Rather than aligning with a fixed policy bias like 'hawk' (favoring higher rates) or 'dove' (favoring lower rates), Austan Goolsbee describes his approach as being a 'data dog.' This philosophy involves sniffing out every piece of information available, including alternative datasets like online price indexes, to form a more complete and unbiased view of the economy.
Reflecting on the slow response to post-COVID inflation, Lagarde identifies her biggest regret: rigidly adhering to the ECB's pre-stated "forward guidance." This highlights the danger of public commitments hindering necessary policy pivots in rapidly changing economic conditions.
Often seen as standard practice, explicit forward guidance is a recent innovation. It was created out of desperation post-2008 when rates were zero and the Fed needed a tool to reassure markets it wouldn't prematurely hike. Successful chairs like Volcker and Greenspan never used it.
In today's hyper-financialized economy, central banks no longer need to actually buy assets to stop a crisis. The mere announcement of their willingness to act, like the Fed's 2020 corporate bond facility, is enough to restore market confidence as traders front-run the intervention.
According to Fed President Austin Goolsbee, Jerome Powell's legacy is defined by preventing potential disasters many experts deemed inevitable: the COVID collapse becoming a financial crisis, the SVB failure causing a credit crunch, and the 2023 inflation drop occurring without a recession. This reframes leadership evaluation based on averted crises.
A clear statement from a financial leader like the Fed Chair can instantly create common knowledge, leading to market movements based on speculation about others' reactions. Alan Greenspan's infamous "mumbling" was a strategic choice to avoid this, preventing a cycle of self-fulfilling expectations.
The Federal Reserve can tolerate inflation running above its 2% target as long as long-term inflation expectations remain anchored. This is the critical variable that gives them policy flexibility. The market's belief in the Fed's long-term credibility is what matters most.
Central bank credibility is a finite resource. By not fully stamping out inflation to its 2% target, the Fed depletes its credibility, making the next inflationary shock harder and more costly to control—a lesson from the recurring inflation of the 1980s.

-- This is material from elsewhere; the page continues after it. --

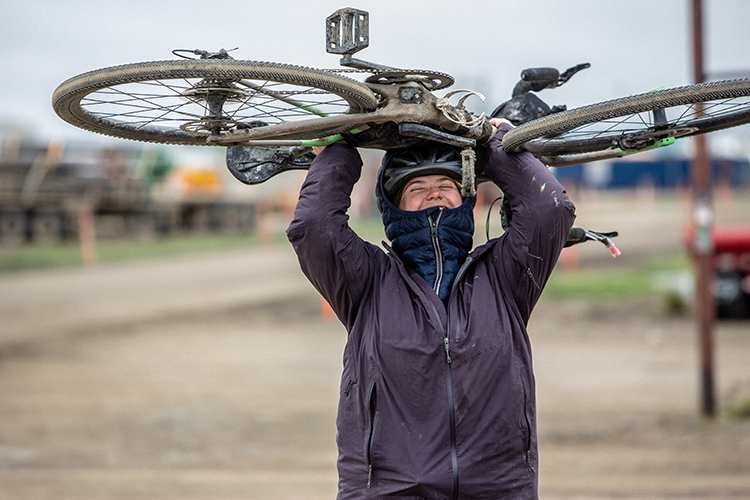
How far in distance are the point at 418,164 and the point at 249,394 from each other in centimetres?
653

Even as recent inflation surged, market expectations for inflation five years out remained stable at the Fed's 2% target. This demonstrates the power of the Fed's credibility. If the market loses faith, it can trigger a self-fulfilling wage-price spiral, making it much more painful for the central bank to rein in inflation.
A Fed Chair's ability to calmly manage market expectations through public speaking and forward guidance is more critical than their economic forecasting prowess. A poor communicator can destroy market sentiment and inadvertently add risk premium, undermining their own policy goals.